Force her legs apart and slice a razor blade across her skin. Mutilate her. Watch as the blood starts flowing from fine slices. Watch her panic and scream herself into unconsciousness.
Stop this.
Stop this now.
“If you want to go with that we can have it in your account in a hour. Can I show you options for insurance and redundancy protection?”
“Please,” Paul said almost with a grimace.
His fist clenched and he felt his eyes shaking from side to side. His right arm tensed as though building with energy that wanted to explode out in a punch. He wanted to smash her to the floor and tear at her clothes. He wanted to see her sob with a bloody nose, to cry in pain and clutch her ripped blouse, fighting to cover her exposed breasts.
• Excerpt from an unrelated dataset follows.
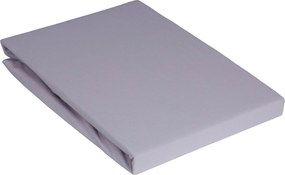 XXXLutz POSTEĽNÁ PLACHTA, 90/200 cm Novel - Obliečky & plachty - 003580048022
What he really wanted, what he needed, was a bank loan that he didn’t intend to pay back. Insanity was getting in the way. There was no reason for this. There was no reason to imagine these things. Why such thoughts, why such uncontrolled desires of violence against this girl? She had done nothing to provoke this, other than be pretty and interesting and...
She had touched his desire nerve.
She was lovely and he’d noticed and in that moment he had wanted her. It was a trigger, a tripwire. The slightest smile from a pretty girl had transmuted its expected emotion of soft desire into a vicious kind of rape instinct.
This wasn’t normal.
This was similar to what had happened with Nealla and Raul.
Somehow things had amplified and channelled. He could see it. There was a rational logic to this irrationality. He had hit the tripwire with Nealla and Raul yesterday evening and murdered them. He had hit the tripwire with Louisa the bank clerk too. The only thing keeping her alive was the knowledge that there was no way to kill her under bank CCTV. Fuck the money and loan, he would have killed her right now if he could get away with it. The only thing keeping her alive was the sliver of rationality that whispered to him that he couldn’t get away with it.